One of the most prominent short term effects of opiate use is constricted pupils. Why this occurs is fairly complicated and involves some medical terminology, but essentially your pupils constrict when under the influence of opiates because they stimulate the parasympathetic side of the autonomic nervous system, and this control the circular muscle which regulates pupil size. It is often times not difficult to tell when an individual is on an opiate because they pupils will be dramatically smaller than normal, and there is nothing that an opiate addict can do to hide this.
Many individuals, especially those who are just beginning to use opiates will experience nausea. Some will experience nausea to the point where they actually vomit as a result, while others will simply experience an upset stomach for a while. This unfortunately goes away with time, but it is definitely one of the most distinct short term effects of opiate usage. Two of the main reasons that an individual will experience nausea while under the influence of opiates is because their body is actually reacting to the fact that an unknown and foreign substance is in the blood stream and because of the fact that opiates actually make an individual feel like they are spinning.
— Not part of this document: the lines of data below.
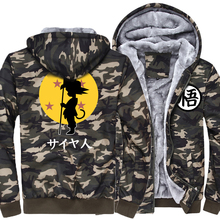 2017 brand clothing funny sweatshirt Goku Dragon Ball Z jacket thick Army Ggreen Camouflage son goku anime fleece hoodies men pp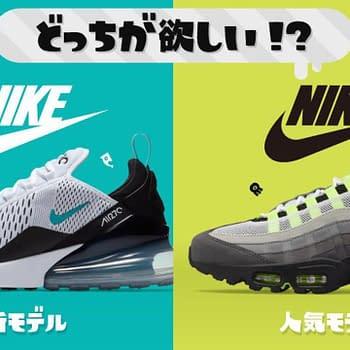 Nike is Sponsoring the Next Splatoon 2 Splatfest Which Means Splatoon Sneakers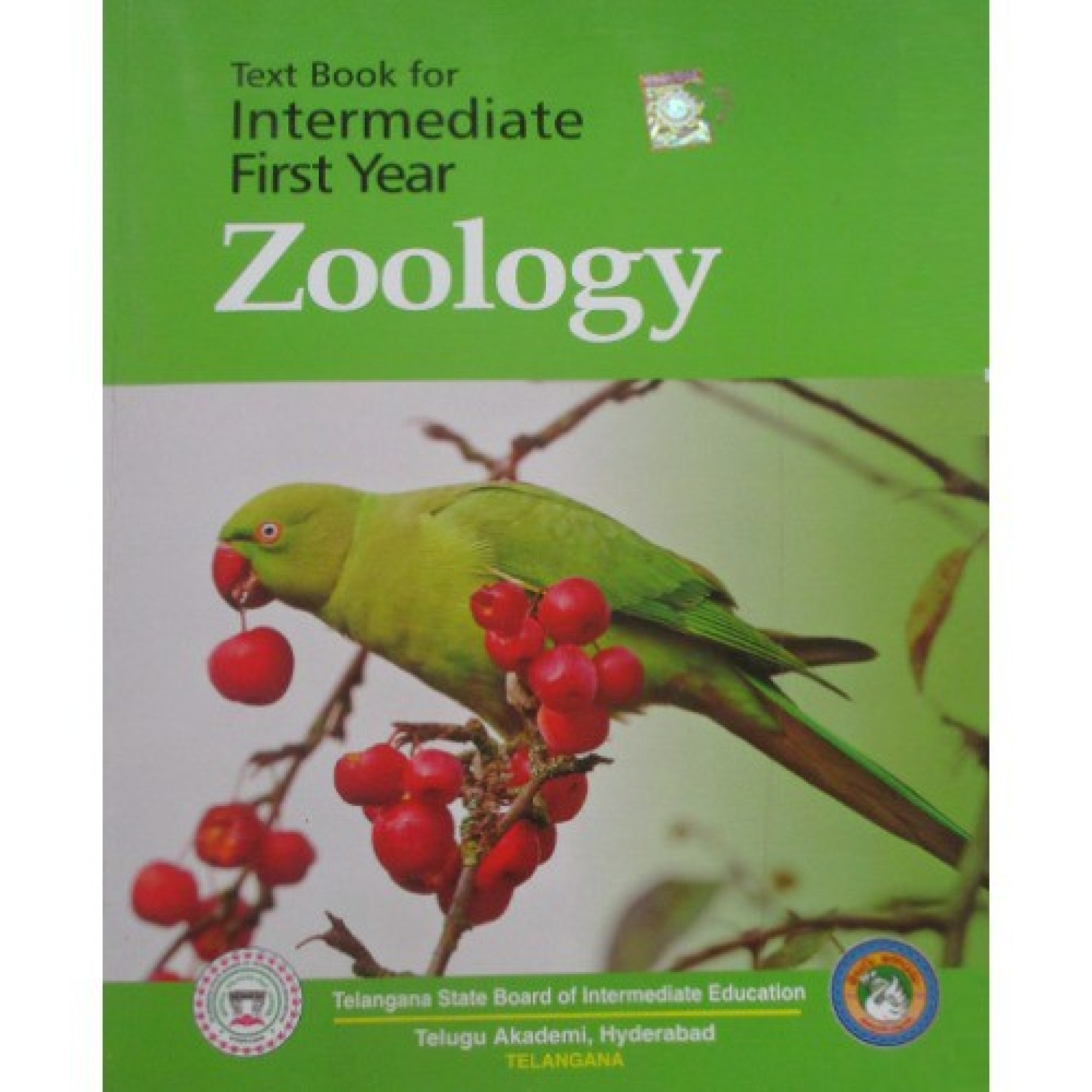 TEXT BOOK FOR INTERMEDIATE FIRST YEAR ZOOLOGY (E/M): Buy TEXT BOOK
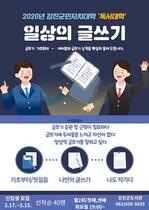[NSP PHOTO]강진군도서관, '독서대학' 글쓰기 수강생 40명 선착순 모집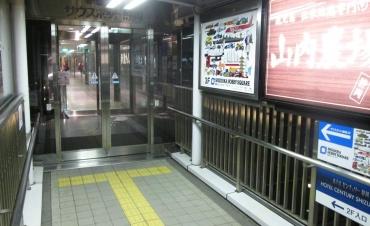 3F静岡ホビースクエア JR静岡駅南口 サウスポット静岡3F ホテルセンチュリー静岡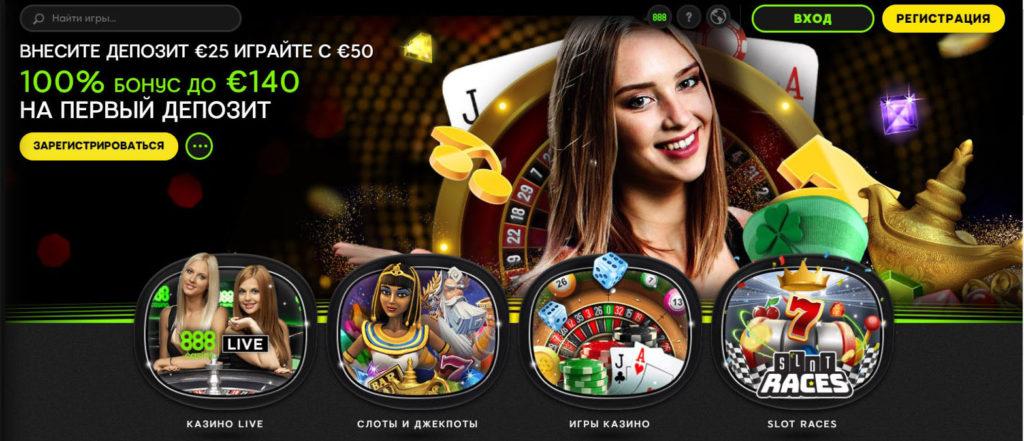 казино депозит бонус 888 на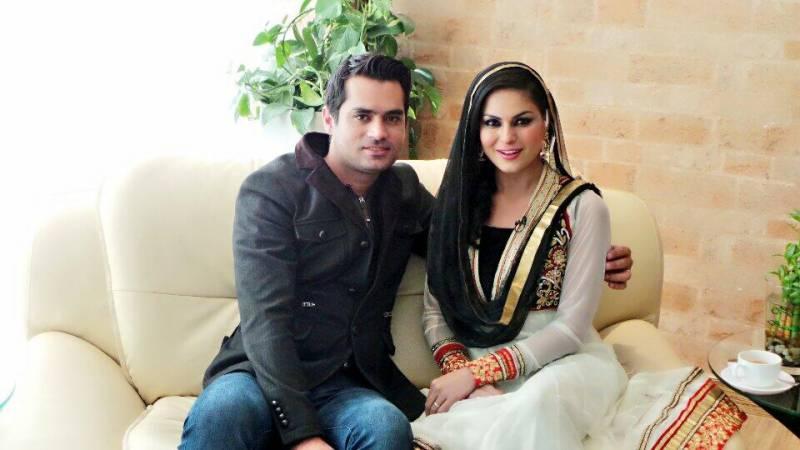 Patch-up between Veena and Asad comfirmed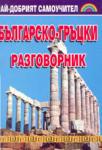 Българско-гръцки разговорник (ISBN: 9789548022408)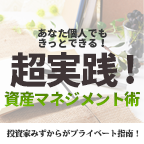【新宿本社にて】あなたに最適な資産づくり【プライベート指南】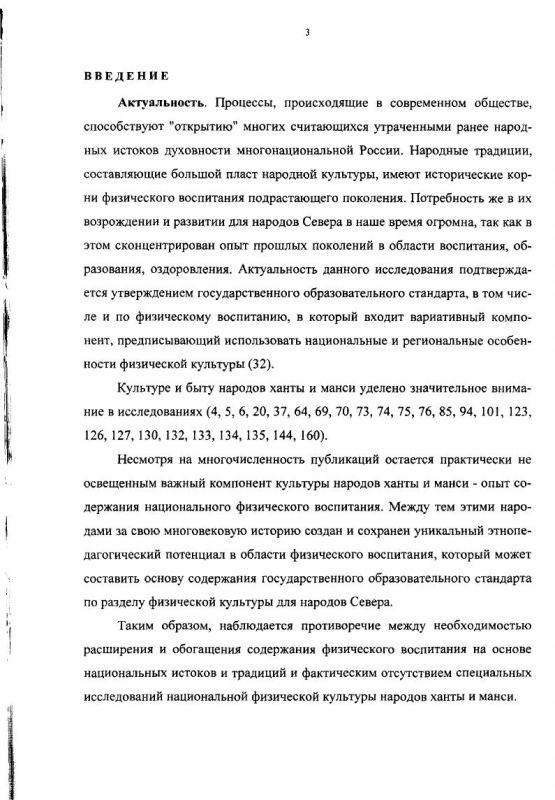 Содержание Физическое воспитание учащихся I-II классов на основе традиций коренного населения Ханты-Мансийского Округа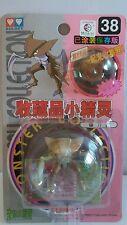 Auldey Tomy Pokemon #38 KABUTOPS & DOME FOSSIL Mini Figure Pocket Monsters 1998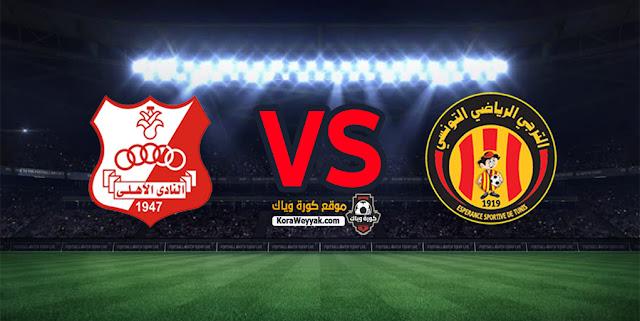نتيجة مباراة الترجي والأهلي بنغازى اليوم 23 ديسمبر 2020 في دوري أبطال أفريقيا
Similar to when a person has alcohol poisoning and the body is attempting to rid itself of the poisonous substance, the body understands that something must be done when opiates are introduced and that is why you will feel sick.
Why an individual becomes itchy when they use an opiate has been somewhat of a mystery of years within the scientific community. One school of thought believed that an individual itched, or picked at their skin because of dermatillomania, or hyper focus on a particular behavior in regards to the body. This is partially what is going on when an individual itches under the influence of opiates, as they are often times unaware that they are even engaging in this behavior, but another reason why people may get itchy under the influence of opiates has to do with histamines in the body and the immune system. There is a particular opiate isoform that is in an individual’s immune system. This isoform is responsible for responding to activation signals when they sense something like an infection or allergens in the body. What this means is that when someone uses heroin, an activation signal is sent for histamines to meet the infection or allergen and hence the individual becomes itchy.
While constipation is a long term effect of opiate usage, it is also a short term effect as well. This side effect may not be experienced immediately upon usage, like some of the aforementioned symptoms, but even after a few days of using opiates an individual can begin to experience terrible constipation. This however is not like a normal bought of constipation that you may have experienced throughout your life, but it will actually be the total inability to pass a bowel. This occurs mostly because opiates slow down the bowel, creating a scenario where it is almost impossible to go to the bathroom. Sometimes a stool softener can help counteract this side effect, but if usage is continued for a long enough period of time, there is nothing that really can be done to undo the constipation, except discounting usage. Often times when an individual stops using opiates the constipation will go away, but this process can be painful and can cause other medical complications if not attended to properly.
Hopefully you will never have to experience the short term effects of opiate use, but if you have, or if you are currently experiencing them, and you think you may have an issue with addiction or dependency, then you should seek professional medical assistance as quickly as possible.